The evidence that " ... Plan Parenthood performs 328,0000 abortions a year ..." is conceded. Though this factoid is technically correct, it is a tad low from the actual number for the years 2009 and 2010 (the latest available report) that Plan Parenthood performed 331,796 and 329,445 abortions (Plan Parenthood 2009-2010 report) out of 11,238,414 and 11,003,366 health and family planning services. (A quick math calculation informs any analyzer of the report that Plan Parenthood abortion services make up less than three percent of its actual services and are not its primary focus). But I digress.

Mr.
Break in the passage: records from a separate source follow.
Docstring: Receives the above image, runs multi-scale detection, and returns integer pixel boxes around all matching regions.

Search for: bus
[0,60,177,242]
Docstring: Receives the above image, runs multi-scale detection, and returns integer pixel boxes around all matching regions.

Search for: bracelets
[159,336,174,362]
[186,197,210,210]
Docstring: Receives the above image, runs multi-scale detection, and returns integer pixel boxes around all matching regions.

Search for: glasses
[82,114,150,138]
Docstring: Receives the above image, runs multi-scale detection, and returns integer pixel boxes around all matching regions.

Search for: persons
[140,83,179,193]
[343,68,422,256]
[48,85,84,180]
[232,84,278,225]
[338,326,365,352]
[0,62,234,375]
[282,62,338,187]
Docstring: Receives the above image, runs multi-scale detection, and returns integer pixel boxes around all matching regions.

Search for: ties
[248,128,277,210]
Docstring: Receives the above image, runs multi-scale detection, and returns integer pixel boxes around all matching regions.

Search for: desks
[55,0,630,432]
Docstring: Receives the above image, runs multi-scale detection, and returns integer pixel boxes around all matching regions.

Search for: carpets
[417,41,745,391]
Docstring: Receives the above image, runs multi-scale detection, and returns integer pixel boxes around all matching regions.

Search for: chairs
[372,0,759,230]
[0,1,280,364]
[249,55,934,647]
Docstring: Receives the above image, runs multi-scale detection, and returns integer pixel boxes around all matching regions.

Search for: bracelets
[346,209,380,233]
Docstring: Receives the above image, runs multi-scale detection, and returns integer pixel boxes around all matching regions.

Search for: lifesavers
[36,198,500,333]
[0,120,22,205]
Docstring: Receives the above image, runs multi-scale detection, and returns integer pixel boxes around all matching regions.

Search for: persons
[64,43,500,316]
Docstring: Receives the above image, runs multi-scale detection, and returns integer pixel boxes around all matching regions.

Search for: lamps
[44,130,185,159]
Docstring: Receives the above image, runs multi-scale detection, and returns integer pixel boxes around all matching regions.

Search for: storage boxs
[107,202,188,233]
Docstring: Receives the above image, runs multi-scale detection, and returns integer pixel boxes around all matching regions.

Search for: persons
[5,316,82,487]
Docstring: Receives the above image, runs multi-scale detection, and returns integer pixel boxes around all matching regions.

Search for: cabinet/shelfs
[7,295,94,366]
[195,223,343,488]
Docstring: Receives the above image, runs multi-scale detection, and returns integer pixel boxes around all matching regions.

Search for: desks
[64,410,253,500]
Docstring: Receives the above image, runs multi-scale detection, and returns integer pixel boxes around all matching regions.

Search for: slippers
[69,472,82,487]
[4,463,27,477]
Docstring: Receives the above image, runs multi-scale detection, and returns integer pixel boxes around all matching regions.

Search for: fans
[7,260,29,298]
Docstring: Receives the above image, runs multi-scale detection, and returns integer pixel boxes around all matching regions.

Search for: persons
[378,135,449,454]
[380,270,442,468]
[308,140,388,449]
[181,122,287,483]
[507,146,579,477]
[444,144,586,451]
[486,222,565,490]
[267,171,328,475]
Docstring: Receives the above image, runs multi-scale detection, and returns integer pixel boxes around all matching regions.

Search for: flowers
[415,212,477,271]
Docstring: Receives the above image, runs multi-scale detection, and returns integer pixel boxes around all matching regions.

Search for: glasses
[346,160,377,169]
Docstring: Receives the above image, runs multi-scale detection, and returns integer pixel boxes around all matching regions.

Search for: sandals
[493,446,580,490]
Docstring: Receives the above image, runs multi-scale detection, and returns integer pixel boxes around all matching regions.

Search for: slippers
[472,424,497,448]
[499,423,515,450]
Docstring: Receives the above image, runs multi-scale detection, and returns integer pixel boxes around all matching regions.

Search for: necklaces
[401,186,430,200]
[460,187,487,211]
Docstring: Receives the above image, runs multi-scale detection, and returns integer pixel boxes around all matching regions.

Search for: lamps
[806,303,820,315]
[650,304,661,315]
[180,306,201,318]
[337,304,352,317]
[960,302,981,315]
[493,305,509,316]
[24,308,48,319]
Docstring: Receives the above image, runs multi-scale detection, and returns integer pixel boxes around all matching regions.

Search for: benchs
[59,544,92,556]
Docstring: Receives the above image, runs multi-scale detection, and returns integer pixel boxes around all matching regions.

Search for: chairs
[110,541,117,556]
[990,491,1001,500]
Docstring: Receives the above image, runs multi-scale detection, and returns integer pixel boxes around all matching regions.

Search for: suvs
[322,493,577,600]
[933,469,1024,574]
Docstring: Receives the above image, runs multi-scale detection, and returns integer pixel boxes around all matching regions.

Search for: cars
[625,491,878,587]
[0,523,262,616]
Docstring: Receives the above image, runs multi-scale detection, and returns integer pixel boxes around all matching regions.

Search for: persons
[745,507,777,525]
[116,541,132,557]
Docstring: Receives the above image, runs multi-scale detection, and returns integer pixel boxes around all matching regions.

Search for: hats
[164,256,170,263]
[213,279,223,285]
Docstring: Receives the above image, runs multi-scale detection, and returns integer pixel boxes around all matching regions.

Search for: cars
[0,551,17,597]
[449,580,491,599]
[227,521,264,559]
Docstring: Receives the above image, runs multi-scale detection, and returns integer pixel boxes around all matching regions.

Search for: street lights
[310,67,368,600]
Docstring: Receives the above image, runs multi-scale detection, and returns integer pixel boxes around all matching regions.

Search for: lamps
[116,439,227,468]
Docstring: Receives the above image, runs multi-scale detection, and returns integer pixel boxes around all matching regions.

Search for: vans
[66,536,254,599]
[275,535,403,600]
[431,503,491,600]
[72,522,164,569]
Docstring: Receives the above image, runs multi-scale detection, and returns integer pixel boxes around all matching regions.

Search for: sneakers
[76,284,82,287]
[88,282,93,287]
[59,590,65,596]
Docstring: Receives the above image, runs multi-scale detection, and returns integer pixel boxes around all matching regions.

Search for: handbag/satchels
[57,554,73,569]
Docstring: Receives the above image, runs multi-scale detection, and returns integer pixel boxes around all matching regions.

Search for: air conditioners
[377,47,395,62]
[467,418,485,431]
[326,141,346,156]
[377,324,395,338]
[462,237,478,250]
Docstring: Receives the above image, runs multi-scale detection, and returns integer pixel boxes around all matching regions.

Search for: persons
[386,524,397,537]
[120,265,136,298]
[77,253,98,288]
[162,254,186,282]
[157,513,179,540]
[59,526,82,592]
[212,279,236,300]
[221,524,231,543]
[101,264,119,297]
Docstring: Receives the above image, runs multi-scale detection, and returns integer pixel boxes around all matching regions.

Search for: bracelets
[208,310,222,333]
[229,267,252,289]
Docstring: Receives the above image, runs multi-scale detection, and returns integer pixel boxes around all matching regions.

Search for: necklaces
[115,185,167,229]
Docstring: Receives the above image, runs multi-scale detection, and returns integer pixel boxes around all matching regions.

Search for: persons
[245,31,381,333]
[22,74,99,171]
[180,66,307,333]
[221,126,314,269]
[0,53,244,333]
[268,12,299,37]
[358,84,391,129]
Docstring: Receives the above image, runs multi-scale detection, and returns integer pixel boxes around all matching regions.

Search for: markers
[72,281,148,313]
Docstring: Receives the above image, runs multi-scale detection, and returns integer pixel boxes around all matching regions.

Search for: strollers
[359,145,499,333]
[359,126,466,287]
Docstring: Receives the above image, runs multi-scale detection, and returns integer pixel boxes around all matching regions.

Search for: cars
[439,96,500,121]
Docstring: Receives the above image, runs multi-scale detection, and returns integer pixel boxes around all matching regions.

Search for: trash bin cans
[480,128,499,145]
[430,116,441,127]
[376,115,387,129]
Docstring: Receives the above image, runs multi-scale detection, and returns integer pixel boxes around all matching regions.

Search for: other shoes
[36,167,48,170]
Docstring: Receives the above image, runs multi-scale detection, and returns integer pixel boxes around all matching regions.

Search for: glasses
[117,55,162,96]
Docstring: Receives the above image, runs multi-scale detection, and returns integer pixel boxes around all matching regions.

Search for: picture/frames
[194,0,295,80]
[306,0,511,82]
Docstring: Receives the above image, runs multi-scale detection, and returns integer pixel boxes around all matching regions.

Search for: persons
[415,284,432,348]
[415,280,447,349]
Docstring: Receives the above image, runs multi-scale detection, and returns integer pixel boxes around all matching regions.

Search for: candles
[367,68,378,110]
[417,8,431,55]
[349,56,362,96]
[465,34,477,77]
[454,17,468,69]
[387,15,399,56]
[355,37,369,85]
Ludwig further his assertion, by extrapolation, that "over a period of ten(10) years, Plan Parenthood has terminated the lives of more unborn babies than all the Jews killed at K. L. Auschwitz by the Nazis during 1941-1945" [my emphasis] is emotionally charged and done deliberately so to engage the reader. He wants the reader to compare pro-choice supporters to Nazis before his disclaimer. And, this is where his argument falls flat for me.

Anytime a pundit, a commentator, or a blogger from the Left or the Right extremes uses hyperbolic language to assert a perspective as a fact of rationalization I simply invoke Godwin's Law.  Under the Godwin's Law principle I exam if the argument being made is applicable. Mr. Ludwig's perspective fails miserably. He has created a fallacy of his own making -- and tries -- to disguise his obvious religious beliefs behind the argument of pro-choice supporters dehumanization of the "fetus" as his objection.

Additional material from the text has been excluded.